* [The exercise] Will you transcribe the entries that follow, exactly and in full?

* [Records for the task]
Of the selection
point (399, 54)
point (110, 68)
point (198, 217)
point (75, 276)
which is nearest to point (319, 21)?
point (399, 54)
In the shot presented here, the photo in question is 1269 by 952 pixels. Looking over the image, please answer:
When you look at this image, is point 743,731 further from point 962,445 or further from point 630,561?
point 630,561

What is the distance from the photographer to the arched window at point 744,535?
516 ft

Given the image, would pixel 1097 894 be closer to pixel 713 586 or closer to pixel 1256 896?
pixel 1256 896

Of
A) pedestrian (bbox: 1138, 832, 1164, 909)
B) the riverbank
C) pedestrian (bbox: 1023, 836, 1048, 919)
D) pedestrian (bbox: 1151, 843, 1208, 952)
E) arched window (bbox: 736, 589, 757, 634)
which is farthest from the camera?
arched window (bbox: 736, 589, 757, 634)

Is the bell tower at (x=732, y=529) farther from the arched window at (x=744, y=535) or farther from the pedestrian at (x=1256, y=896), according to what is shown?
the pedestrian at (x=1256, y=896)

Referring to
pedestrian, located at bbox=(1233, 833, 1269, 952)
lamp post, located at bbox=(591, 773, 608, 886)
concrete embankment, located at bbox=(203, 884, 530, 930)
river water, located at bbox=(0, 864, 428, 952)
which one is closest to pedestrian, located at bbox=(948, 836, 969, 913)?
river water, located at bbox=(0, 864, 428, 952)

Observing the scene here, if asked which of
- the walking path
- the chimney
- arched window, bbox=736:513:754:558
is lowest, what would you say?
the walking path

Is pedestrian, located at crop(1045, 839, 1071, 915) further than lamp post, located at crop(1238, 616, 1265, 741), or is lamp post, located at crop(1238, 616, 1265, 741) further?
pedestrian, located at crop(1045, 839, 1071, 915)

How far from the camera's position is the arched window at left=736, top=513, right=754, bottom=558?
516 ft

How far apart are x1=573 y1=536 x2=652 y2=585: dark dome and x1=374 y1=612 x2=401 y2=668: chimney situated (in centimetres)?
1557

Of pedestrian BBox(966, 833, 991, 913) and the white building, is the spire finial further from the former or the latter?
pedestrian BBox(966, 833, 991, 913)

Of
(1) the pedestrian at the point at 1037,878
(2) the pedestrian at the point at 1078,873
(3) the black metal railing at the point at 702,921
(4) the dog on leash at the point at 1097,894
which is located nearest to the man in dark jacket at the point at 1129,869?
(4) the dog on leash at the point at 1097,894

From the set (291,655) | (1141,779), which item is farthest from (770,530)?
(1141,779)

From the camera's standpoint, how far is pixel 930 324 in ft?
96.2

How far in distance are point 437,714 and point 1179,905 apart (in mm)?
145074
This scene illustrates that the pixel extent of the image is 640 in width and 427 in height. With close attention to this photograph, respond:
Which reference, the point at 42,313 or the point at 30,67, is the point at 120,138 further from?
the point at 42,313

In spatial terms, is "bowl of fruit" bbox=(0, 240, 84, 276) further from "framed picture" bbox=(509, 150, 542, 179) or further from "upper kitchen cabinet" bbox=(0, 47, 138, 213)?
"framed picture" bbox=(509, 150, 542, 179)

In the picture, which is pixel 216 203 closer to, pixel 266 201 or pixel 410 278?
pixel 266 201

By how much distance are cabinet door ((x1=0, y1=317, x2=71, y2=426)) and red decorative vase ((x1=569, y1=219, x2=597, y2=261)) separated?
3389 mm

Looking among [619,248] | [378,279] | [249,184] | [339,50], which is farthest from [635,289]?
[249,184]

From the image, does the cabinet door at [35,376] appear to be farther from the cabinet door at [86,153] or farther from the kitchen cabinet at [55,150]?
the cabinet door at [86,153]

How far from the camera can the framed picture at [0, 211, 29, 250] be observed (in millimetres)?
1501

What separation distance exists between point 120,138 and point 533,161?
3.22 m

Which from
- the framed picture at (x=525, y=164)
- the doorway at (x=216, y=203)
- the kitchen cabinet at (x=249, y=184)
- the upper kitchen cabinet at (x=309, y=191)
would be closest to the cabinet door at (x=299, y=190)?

* [Response]
Of the selection
point (399, 54)
point (110, 68)
point (198, 217)
point (75, 276)
which is nearest to point (319, 21)?
point (399, 54)
In the shot presented here, the photo in question is 1269 by 952 pixels. Looking over the image, please answer:
When you look at this image, is point 743,731 further from point 962,445 or further from point 630,561?
point 630,561

What is the distance from the photographer to the arched window at point 744,535?
516 ft

Given the image, would pixel 1097 894 be closer to pixel 713 586 or closer to pixel 1256 896?
pixel 1256 896

Of
A) pedestrian (bbox: 1138, 832, 1164, 909)
B) the riverbank
C) pedestrian (bbox: 1023, 836, 1048, 919)
D) pedestrian (bbox: 1151, 843, 1208, 952)
E) arched window (bbox: 736, 589, 757, 634)
which is farthest from the camera?
arched window (bbox: 736, 589, 757, 634)

Is the bell tower at (x=732, y=529) farther from the arched window at (x=744, y=535) or farther from the pedestrian at (x=1256, y=896), according to what is shown?
the pedestrian at (x=1256, y=896)

Referring to
pedestrian, located at bbox=(1233, 833, 1269, 952)
lamp post, located at bbox=(591, 773, 608, 886)
concrete embankment, located at bbox=(203, 884, 530, 930)
river water, located at bbox=(0, 864, 428, 952)
which one is closest to pedestrian, located at bbox=(948, 836, 969, 913)?
river water, located at bbox=(0, 864, 428, 952)

Observing the scene here, if asked which of
- the walking path
- the chimney
- arched window, bbox=736:513:754:558
is lowest, what would you say?
the walking path

Is pedestrian, located at crop(1045, 839, 1071, 915) further than lamp post, located at crop(1238, 616, 1265, 741), or is lamp post, located at crop(1238, 616, 1265, 741) further?
pedestrian, located at crop(1045, 839, 1071, 915)

How far from the camera's position is the arched window at left=736, top=513, right=754, bottom=558?
516 ft

How far apart are x1=573 y1=536 x2=652 y2=585: dark dome and x1=374 y1=612 x2=401 y2=668: chimney situated (in centimetres)?
1557

Of pedestrian BBox(966, 833, 991, 913) and the white building, is the spire finial further from the former or the latter?
pedestrian BBox(966, 833, 991, 913)

Of
(1) the pedestrian at the point at 1037,878
(2) the pedestrian at the point at 1078,873
(3) the black metal railing at the point at 702,921
(4) the dog on leash at the point at 1097,894
which is located nearest to the man in dark jacket at the point at 1129,869?
(4) the dog on leash at the point at 1097,894

From the set (291,655) | (1141,779), which item is farthest from (770,530)?
(1141,779)

From the camera's standpoint, how far is pixel 930 324 in ft?
96.2

How far in distance are point 437,714 and point 1179,905 apart (in mm)?
145074
This scene illustrates that the pixel extent of the image is 640 in width and 427 in height. With close attention to this photograph, respond:
Which reference, the point at 42,313 or the point at 30,67, is the point at 120,138 further from?
the point at 42,313

In spatial terms, is "bowl of fruit" bbox=(0, 240, 84, 276) further from "framed picture" bbox=(509, 150, 542, 179) or further from "upper kitchen cabinet" bbox=(0, 47, 138, 213)?
"framed picture" bbox=(509, 150, 542, 179)

In the picture, which is pixel 216 203 closer to, pixel 266 201 or pixel 410 278?
pixel 266 201

By how much distance are cabinet door ((x1=0, y1=317, x2=71, y2=426)) and red decorative vase ((x1=569, y1=219, x2=597, y2=261)) separated?
3389 mm

Looking among [619,248] | [378,279] | [249,184] | [339,50], which is farthest from [635,289]?
[249,184]

From the image, does the cabinet door at [35,376] appear to be farther from the cabinet door at [86,153] or farther from the kitchen cabinet at [55,150]?
the cabinet door at [86,153]

How far from the camera can the framed picture at [0, 211, 29, 250] be observed (in millimetres)?
1501

What separation distance exists between point 120,138 and point 533,161?
3.22 m

Which from
- the framed picture at (x=525, y=164)
- the doorway at (x=216, y=203)
- the kitchen cabinet at (x=249, y=184)
- the upper kitchen cabinet at (x=309, y=191)
would be closest to the cabinet door at (x=299, y=190)?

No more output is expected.